Insights | WJ Interests | Wealth Advisors - Financial Services - Sugar Land

Tis the Season for Giving — and for Scams

Written by Jonathan Chapman | Dec 11, 2025 4:38:34 PM

Scams and fraud tend to spike around the holidays, when people are busy, distracted, and spending more money than usual. As year-end approaches, this is an ideal time to revisit the most common scam types and the simple habits that help protect your finances.

Why Scams Surge at Year-End

During the holidays, criminals exploit higher online shopping, charitable giving, travel, and year-end financial activity. They lean on urgency (“act now”), emotion (fear, generosity, or loneliness), and seemingly routine requests tied to gifts, travel, or money movement.

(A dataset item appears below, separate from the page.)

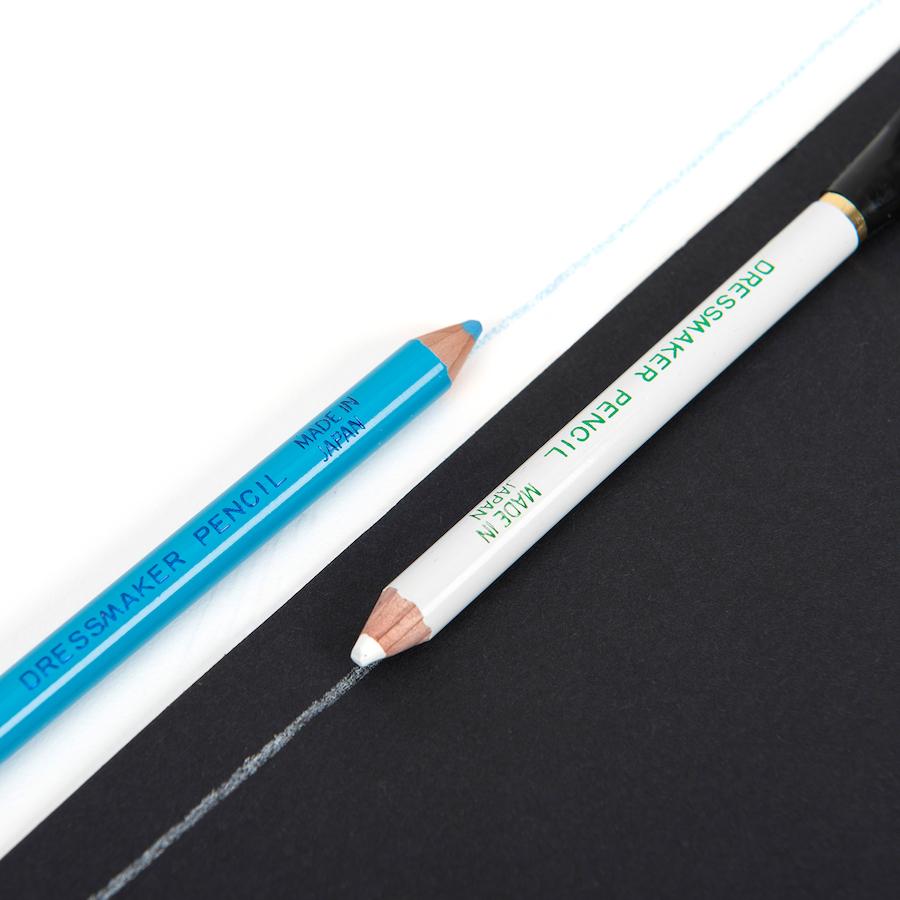 Buy Dress Making Chalk Pencils 10pk | TTS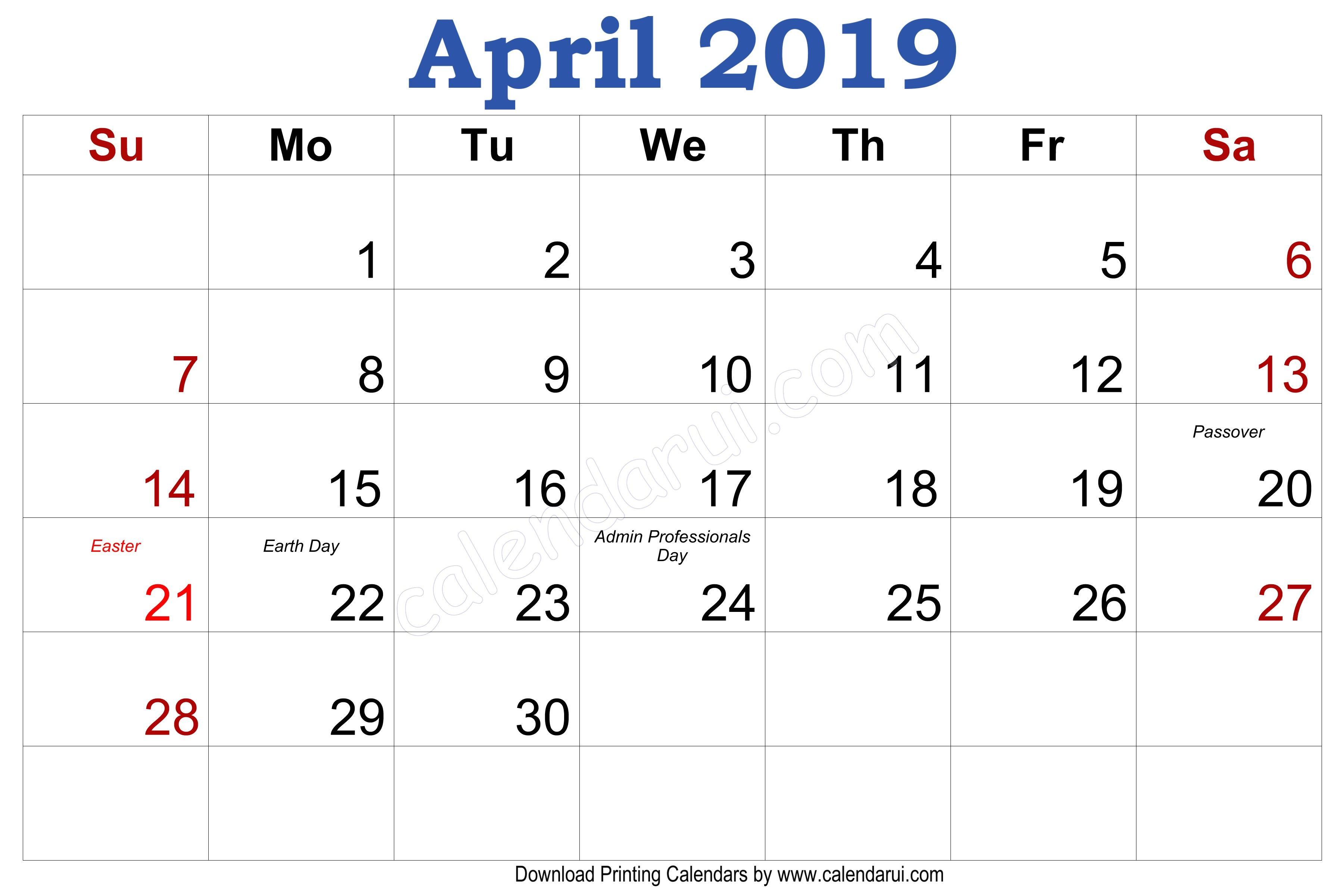 Calendar Month Of April 2019 | Monthly Calendar 2019 In 2019 throughout Blank 30 Day Month Calendar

Seven Scams to Watch this Season

  1. Romance scams: Loneliness around the holidays can make unsolicited online “relationships” feel especially appealing, but requests for money, secrecy, or help moving funds remain major red flags. Be wary if you have never met in person and emergencies always arise right before a holiday or planned visit.
  2. Sweepstakes and lottery scams: Holiday “giveaways” and “special drawings” may claim you’ve won cash, a car, or a trip, but require a small fee or personal information to release the prize. Legitimate contests do not ask you to pay upfront or share bank details to receive winnings.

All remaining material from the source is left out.